• [RAW RECORDS]
- - -
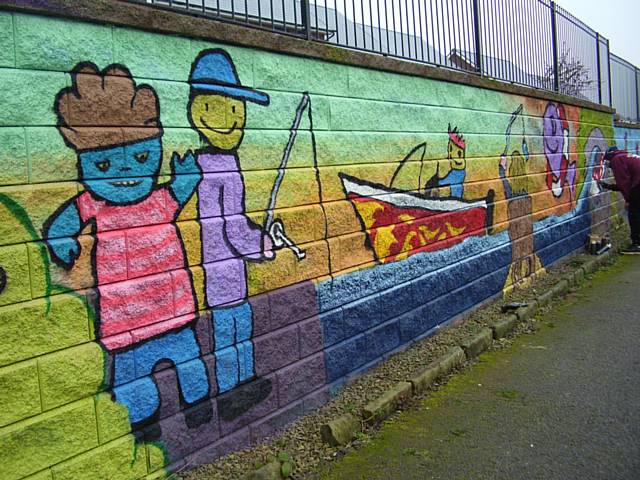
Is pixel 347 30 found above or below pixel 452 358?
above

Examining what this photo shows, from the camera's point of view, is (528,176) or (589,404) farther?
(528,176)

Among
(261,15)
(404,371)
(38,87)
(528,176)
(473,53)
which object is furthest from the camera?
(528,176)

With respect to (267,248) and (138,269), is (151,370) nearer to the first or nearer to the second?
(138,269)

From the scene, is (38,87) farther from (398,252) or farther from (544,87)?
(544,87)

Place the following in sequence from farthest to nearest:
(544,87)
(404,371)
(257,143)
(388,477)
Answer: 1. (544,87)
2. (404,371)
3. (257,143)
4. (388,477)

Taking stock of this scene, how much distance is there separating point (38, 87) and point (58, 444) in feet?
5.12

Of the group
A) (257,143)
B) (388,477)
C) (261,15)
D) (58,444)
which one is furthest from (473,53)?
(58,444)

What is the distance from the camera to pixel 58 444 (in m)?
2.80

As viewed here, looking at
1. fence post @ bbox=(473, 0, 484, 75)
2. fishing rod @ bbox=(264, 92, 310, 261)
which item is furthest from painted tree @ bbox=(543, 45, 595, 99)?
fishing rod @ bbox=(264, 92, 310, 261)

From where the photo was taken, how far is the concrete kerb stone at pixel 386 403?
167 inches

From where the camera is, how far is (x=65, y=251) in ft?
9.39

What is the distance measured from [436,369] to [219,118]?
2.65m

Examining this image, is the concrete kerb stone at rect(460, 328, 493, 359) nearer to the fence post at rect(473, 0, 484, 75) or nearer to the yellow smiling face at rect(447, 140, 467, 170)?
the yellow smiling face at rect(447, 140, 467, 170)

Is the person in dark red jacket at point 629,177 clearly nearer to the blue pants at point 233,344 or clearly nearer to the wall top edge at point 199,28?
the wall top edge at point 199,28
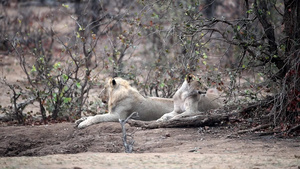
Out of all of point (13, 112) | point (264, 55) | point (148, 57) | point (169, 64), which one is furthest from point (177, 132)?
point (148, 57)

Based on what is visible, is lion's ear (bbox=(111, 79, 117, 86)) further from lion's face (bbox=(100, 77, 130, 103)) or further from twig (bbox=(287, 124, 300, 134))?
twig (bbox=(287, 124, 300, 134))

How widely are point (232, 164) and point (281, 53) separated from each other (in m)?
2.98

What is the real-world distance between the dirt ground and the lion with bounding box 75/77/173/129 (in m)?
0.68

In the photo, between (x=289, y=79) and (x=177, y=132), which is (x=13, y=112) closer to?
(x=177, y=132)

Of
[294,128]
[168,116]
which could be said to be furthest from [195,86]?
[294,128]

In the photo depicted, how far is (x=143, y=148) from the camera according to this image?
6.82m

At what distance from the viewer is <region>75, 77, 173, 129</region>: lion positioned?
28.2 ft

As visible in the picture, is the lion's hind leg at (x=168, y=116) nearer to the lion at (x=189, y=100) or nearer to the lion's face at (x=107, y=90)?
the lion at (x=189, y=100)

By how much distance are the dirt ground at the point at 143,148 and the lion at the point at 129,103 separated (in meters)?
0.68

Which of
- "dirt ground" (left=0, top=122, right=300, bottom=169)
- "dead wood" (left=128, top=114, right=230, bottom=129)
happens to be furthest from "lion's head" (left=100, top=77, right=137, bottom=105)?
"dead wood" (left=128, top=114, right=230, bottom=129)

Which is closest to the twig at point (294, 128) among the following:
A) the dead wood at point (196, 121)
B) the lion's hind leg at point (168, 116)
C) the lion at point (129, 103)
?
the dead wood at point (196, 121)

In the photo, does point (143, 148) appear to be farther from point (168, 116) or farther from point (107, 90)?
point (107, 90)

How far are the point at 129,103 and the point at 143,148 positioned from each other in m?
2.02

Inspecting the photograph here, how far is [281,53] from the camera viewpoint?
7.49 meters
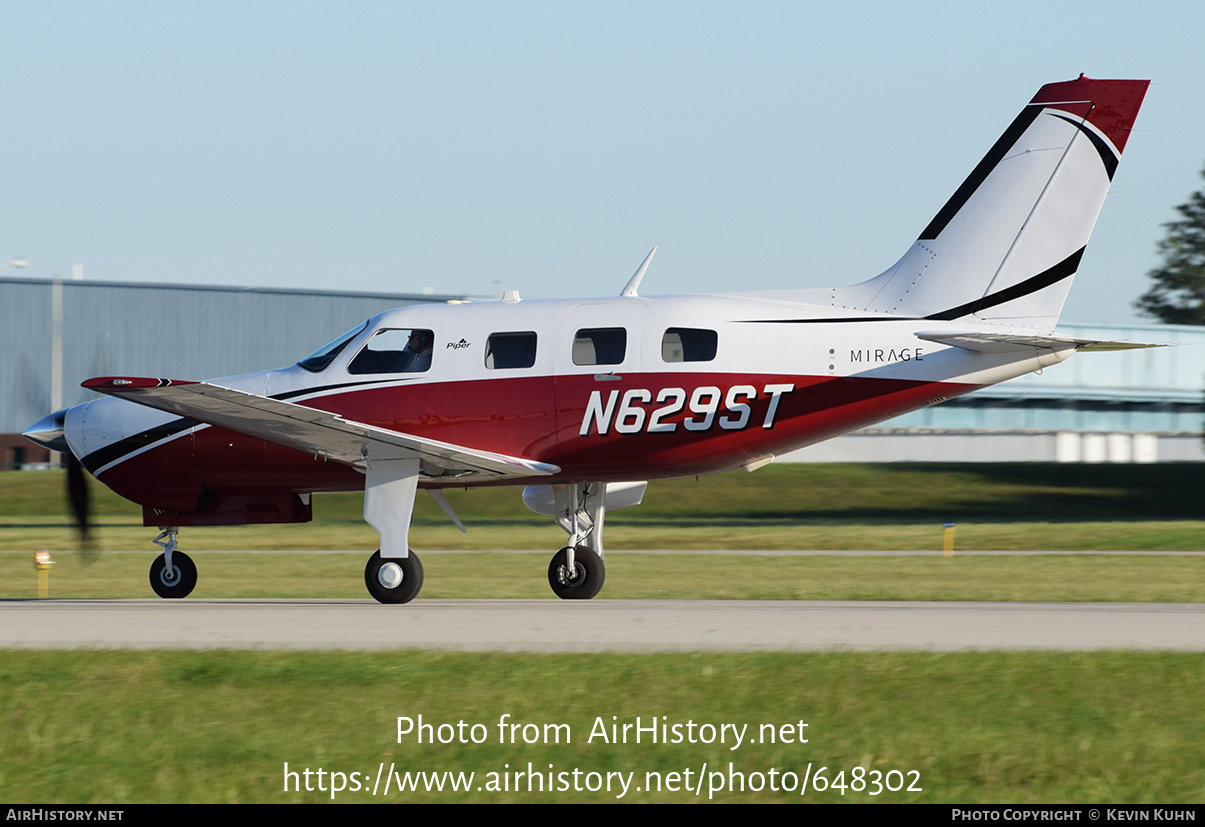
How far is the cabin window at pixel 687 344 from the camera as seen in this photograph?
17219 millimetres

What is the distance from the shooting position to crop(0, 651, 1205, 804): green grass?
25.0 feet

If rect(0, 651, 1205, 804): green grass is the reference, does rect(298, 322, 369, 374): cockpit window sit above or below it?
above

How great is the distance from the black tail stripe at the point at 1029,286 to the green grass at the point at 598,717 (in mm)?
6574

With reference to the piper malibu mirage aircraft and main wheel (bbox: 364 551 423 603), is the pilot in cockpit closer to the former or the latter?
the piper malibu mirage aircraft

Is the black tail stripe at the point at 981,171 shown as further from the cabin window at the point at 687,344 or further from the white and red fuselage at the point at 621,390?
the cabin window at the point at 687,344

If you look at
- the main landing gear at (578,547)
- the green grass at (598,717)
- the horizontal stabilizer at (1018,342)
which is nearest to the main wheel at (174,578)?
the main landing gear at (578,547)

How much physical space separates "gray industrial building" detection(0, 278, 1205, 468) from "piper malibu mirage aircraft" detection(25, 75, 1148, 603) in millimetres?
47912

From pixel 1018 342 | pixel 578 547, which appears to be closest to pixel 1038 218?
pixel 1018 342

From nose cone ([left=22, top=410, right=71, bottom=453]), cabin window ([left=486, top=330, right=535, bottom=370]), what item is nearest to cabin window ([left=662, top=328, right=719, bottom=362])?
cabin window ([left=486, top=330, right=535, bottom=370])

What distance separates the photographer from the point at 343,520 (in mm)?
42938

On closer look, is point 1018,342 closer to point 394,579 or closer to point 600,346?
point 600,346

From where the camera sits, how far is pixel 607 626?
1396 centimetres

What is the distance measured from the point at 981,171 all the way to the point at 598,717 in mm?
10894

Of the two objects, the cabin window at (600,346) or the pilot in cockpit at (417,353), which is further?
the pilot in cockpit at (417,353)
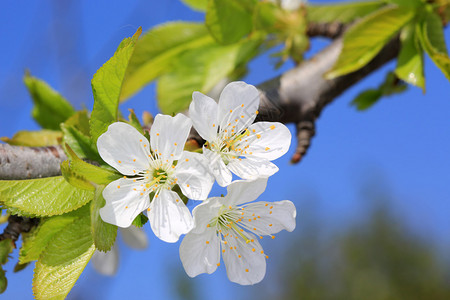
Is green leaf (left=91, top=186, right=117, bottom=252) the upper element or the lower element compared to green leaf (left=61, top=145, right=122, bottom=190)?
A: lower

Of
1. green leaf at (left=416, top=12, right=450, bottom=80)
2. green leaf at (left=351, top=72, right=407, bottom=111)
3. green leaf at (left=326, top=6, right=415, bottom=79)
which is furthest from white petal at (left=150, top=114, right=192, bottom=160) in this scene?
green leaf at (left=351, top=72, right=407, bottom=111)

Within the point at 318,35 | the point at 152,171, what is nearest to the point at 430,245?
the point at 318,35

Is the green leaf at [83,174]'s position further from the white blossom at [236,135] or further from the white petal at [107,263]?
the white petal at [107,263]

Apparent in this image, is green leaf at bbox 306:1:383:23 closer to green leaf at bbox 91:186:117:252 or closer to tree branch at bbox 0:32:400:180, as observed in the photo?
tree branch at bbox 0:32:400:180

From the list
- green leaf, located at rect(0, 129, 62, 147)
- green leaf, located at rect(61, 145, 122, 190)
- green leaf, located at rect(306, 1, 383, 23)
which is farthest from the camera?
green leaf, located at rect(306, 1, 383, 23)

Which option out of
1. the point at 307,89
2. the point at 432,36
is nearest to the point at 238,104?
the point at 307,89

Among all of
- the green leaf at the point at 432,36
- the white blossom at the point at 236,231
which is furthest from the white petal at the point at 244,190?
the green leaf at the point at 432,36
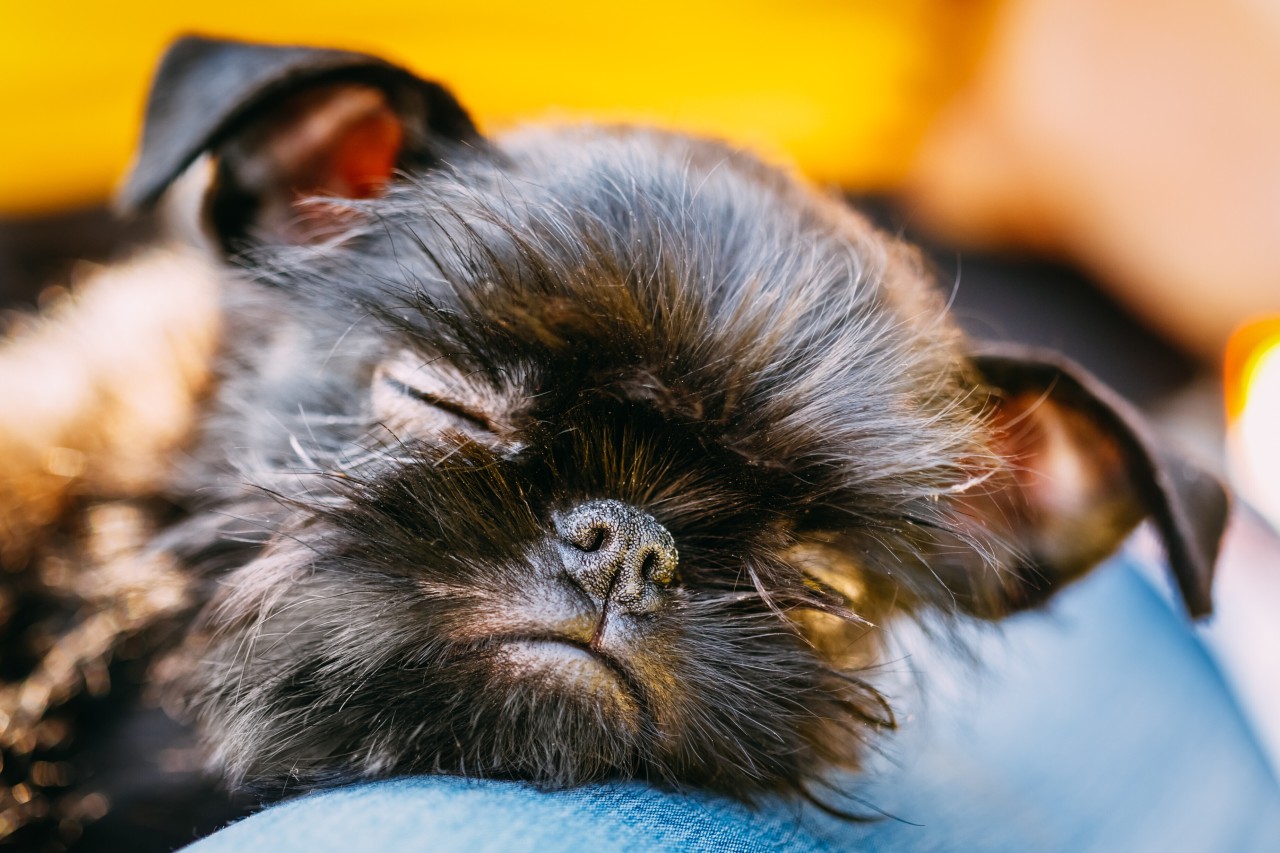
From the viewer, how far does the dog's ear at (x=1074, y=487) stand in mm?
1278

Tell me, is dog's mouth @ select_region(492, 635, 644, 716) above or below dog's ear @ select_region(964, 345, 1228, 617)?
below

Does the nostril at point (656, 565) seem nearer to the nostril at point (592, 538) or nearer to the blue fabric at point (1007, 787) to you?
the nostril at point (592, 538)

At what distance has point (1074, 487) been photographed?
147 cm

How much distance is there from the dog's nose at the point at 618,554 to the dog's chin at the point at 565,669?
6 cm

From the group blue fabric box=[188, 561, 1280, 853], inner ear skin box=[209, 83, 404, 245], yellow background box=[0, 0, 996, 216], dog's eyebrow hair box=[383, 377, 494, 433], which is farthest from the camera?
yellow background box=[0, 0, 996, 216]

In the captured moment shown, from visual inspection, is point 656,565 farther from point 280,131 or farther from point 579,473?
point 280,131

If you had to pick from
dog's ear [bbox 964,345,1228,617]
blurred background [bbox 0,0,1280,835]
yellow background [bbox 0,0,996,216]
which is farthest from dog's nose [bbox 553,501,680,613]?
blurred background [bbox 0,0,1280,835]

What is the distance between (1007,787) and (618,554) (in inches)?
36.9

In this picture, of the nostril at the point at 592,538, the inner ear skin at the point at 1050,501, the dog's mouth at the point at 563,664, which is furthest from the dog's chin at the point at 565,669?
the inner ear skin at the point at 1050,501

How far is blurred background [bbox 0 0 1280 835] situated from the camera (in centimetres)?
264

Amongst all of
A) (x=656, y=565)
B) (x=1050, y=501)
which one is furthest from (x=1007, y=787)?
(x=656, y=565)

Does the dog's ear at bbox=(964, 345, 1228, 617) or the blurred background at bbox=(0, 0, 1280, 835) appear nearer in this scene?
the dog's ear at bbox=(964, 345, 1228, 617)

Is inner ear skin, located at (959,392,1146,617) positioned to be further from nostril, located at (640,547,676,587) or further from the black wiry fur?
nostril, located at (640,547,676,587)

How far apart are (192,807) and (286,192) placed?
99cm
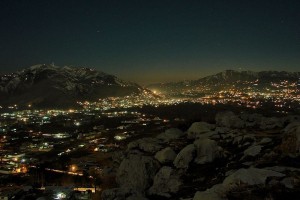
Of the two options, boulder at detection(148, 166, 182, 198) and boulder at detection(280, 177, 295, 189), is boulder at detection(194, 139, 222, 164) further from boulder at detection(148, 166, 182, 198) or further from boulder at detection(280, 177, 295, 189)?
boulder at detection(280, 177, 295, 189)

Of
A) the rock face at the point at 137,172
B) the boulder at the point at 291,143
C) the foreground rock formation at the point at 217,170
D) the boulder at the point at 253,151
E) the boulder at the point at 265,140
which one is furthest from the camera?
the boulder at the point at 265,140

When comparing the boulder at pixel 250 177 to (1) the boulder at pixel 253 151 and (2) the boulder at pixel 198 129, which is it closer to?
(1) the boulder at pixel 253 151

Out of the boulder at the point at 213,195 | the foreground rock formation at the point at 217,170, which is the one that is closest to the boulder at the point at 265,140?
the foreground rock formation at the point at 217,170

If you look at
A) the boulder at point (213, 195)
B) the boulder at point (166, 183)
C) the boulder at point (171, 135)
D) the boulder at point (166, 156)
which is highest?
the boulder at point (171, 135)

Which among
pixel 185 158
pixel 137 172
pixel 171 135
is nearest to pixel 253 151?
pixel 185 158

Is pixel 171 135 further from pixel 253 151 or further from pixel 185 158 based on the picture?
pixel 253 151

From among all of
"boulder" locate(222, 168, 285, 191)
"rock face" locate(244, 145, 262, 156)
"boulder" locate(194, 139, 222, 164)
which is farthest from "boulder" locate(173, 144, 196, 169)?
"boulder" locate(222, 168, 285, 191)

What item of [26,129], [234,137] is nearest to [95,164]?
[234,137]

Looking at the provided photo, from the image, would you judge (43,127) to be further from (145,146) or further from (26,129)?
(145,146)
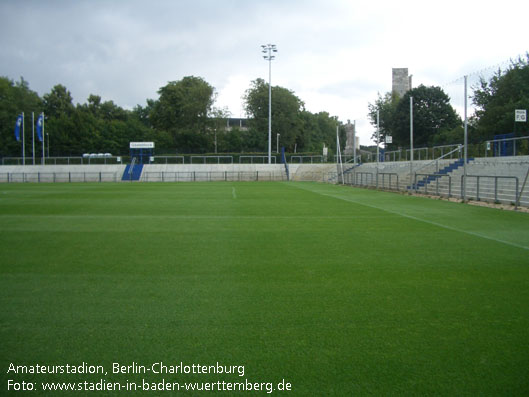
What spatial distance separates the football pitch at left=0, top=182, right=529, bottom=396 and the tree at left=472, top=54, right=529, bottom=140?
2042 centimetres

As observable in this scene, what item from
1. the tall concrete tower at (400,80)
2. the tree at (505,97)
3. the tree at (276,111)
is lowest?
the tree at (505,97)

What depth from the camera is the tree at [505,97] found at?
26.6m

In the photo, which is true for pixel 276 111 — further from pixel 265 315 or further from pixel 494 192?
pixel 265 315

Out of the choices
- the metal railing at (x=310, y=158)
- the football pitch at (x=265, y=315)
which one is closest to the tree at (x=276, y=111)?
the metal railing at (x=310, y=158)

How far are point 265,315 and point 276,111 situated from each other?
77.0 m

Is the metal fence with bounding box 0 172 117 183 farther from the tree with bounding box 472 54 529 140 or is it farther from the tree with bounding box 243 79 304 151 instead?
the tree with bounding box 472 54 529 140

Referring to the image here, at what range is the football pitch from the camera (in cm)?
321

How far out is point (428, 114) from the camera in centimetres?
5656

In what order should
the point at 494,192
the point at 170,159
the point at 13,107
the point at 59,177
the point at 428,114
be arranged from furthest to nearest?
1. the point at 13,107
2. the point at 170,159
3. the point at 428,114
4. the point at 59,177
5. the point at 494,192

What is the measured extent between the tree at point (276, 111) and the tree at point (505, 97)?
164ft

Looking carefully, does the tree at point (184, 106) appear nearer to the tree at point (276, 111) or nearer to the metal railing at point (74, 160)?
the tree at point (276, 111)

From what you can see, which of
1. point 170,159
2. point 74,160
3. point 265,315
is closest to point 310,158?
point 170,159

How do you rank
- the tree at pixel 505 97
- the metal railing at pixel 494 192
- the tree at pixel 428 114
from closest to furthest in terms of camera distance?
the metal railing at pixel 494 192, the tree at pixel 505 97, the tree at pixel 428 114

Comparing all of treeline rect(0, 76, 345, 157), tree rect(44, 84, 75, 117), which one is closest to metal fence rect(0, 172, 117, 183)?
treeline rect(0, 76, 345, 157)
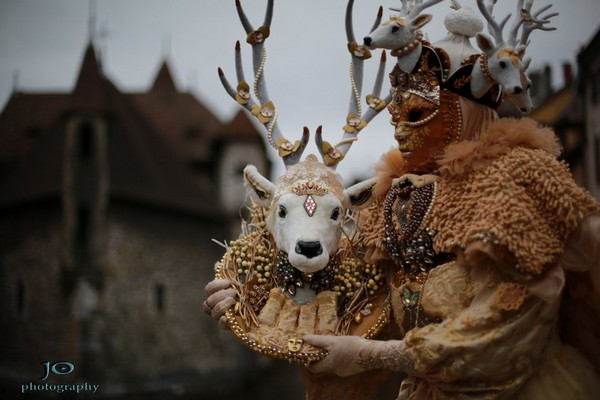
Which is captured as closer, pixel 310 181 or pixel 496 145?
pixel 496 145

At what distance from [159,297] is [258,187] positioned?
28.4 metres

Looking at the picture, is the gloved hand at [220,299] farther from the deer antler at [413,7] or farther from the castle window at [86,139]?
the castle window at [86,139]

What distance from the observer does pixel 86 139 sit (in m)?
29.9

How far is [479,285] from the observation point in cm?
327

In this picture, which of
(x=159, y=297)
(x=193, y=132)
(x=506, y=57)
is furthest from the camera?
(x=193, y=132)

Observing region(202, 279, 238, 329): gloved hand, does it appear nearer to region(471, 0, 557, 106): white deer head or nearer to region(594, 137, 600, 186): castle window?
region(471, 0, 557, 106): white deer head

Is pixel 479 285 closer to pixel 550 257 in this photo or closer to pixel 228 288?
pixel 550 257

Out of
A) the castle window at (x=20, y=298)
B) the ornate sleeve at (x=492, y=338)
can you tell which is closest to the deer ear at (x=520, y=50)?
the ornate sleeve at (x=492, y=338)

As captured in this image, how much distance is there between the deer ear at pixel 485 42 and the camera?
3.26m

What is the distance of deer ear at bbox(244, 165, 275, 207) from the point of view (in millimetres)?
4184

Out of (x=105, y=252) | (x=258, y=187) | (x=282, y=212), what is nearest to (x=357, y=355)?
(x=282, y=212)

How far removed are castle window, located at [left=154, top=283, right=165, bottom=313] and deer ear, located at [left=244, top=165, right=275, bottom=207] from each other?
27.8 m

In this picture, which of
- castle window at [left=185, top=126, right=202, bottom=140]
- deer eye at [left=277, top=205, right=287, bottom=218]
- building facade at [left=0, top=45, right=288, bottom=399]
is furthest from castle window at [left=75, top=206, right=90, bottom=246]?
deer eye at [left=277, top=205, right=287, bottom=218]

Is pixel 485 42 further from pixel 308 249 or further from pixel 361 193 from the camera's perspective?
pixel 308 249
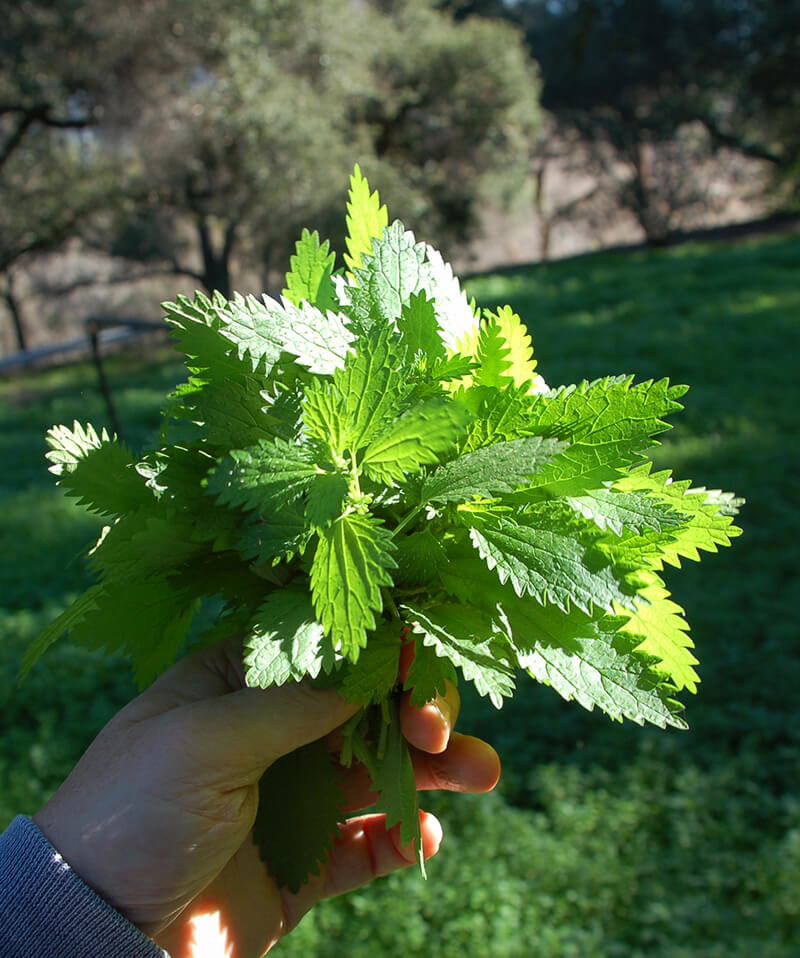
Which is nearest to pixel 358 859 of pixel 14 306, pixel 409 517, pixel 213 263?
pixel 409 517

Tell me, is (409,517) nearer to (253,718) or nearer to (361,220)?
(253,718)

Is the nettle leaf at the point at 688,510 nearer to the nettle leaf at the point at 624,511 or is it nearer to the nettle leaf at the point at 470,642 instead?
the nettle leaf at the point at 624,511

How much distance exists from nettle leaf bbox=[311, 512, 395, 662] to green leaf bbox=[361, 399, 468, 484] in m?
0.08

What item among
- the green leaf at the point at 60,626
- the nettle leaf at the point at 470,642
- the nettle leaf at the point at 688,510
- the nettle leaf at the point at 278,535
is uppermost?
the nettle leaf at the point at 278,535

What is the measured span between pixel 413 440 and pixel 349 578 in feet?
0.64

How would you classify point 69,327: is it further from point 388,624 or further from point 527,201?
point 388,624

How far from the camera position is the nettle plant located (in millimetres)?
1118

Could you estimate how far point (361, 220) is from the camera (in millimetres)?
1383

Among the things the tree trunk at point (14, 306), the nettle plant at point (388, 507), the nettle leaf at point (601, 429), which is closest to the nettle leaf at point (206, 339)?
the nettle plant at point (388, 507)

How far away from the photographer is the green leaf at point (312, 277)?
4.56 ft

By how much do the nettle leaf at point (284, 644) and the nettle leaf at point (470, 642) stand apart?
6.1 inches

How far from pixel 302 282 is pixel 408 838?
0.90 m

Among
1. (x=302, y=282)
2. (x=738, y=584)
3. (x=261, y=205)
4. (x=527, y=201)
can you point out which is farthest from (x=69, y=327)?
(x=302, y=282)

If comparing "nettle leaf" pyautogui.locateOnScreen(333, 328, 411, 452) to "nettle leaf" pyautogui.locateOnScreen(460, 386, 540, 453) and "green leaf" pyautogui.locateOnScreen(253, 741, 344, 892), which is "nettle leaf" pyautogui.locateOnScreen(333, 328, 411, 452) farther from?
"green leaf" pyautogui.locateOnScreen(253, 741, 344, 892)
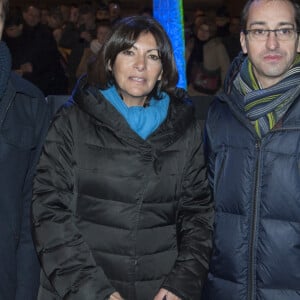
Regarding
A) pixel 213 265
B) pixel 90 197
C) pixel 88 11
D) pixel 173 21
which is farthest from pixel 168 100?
- - -
• [DIRECTIONS] Leaving out every picture, copy exactly the lines from the one that contains "How far away" through the end of the entries above.

• [EXPECTED ANSWER]
How far away from the photographer is the green leaf at point (312, 277)?
4.56 ft

By how much do the nettle leaf at point (284, 644) and the nettle leaf at point (470, 642) stand apart?
6.1 inches

How far from pixel 302 282 is pixel 408 838?
0.90 m

Among
1. (x=302, y=282)
2. (x=738, y=584)
3. (x=261, y=205)
4. (x=527, y=201)
can you point out which is farthest from (x=69, y=327)?
(x=302, y=282)

If comparing "nettle leaf" pyautogui.locateOnScreen(333, 328, 411, 452) to "nettle leaf" pyautogui.locateOnScreen(460, 386, 540, 453) and "green leaf" pyautogui.locateOnScreen(253, 741, 344, 892), which is "nettle leaf" pyautogui.locateOnScreen(333, 328, 411, 452) farther from?
"green leaf" pyautogui.locateOnScreen(253, 741, 344, 892)
Regarding
A) pixel 213 265
B) pixel 90 197
C) pixel 88 11
D) pixel 173 21
which is farthest from pixel 168 100?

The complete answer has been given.